Die Welt besteht nicht aus Gegenständen, sondern aus
zufällig mit bestimmten Wahrscheinlichkeiten stattfindenden
Elementarereignissen ,die wir nicht wahrnehmen können, weil unsere Sinnesorgane
eine zu geringe Auflösung haben. Die riesige, aber nicht unendlich große
Vielfalt dieser Ereignisse teilen wir in Teilsysteme auf, die miteinander
wechselwirken und dabei Informationen austauschen. Teilsysteme entstehen wenn
sich Ereignisabläufe wiederholen. Auf der Grundlage der erhaltenen
Informationen bezeichnen wir die Teilsysteme als Gegenstände, Material,
Lebewesen usw. und geben Ihnen
Namen.
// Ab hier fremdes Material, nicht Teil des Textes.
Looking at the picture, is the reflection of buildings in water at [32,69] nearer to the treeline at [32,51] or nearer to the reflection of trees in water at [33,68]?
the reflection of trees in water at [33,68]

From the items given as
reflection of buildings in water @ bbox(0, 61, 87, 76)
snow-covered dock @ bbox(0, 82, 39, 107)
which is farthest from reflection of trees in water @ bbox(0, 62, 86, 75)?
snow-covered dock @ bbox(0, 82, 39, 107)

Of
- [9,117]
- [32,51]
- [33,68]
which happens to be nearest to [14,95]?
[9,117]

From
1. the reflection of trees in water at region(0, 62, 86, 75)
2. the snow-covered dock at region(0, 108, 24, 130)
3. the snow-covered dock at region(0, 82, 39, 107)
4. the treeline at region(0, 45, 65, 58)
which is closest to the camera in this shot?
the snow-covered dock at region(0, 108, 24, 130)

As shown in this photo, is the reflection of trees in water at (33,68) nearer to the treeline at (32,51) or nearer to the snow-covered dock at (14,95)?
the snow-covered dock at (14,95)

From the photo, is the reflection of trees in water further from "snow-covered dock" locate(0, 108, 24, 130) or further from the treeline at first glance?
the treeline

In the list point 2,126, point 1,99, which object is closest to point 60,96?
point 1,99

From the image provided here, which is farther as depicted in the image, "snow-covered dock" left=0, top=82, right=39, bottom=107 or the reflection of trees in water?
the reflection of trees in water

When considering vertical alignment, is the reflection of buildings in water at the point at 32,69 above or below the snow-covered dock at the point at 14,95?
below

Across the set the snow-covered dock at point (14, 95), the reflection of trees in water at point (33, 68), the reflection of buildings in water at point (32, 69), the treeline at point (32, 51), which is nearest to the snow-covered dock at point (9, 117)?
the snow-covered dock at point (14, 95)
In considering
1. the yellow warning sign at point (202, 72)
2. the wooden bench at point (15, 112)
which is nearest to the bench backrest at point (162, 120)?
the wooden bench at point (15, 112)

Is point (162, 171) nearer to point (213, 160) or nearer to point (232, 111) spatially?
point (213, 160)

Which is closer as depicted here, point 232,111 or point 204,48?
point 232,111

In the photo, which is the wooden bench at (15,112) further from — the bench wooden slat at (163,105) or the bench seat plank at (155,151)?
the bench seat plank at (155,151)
Mit je mehr Teilsystemen wir wechselwirken, und je öfter wir mit ihnen
wechselwirken, umso mehr Informationen erhalten wir und umso besser können wir
die Teilsysteme unterscheiden und beschreiben. Das gilt auch für die Kommunikation der Menschen untereinander. Je mehr Informationen wir erhalten,
umso besser können wir unser Leben organisieren und um so länger leben wir und
können für Nachkommen sorgen. Die Zeit entsteht durch die Ansammlung der
gegenseitigen Informationen. Ein Teilsystem, das von einem anderen
Teilsystem Informationen aufnimmt, verändert
sich selbst. Es ist zu einem späteren Zeitpunkt
ein anderes und genau das bestimmt den Ablauf der Zeit.
Unser heutiges Weltbild ist dadurch gekennzeichnet, zu wissen, dass wir nicht alles wissen, und dieses Nicht wissen akzeptieren. Daraus resultiert auch die Erkenntnis, das die Zukunft nicht eindeutig aus der Vergangenheit hervor geht, sondern offen und ungewiss ist.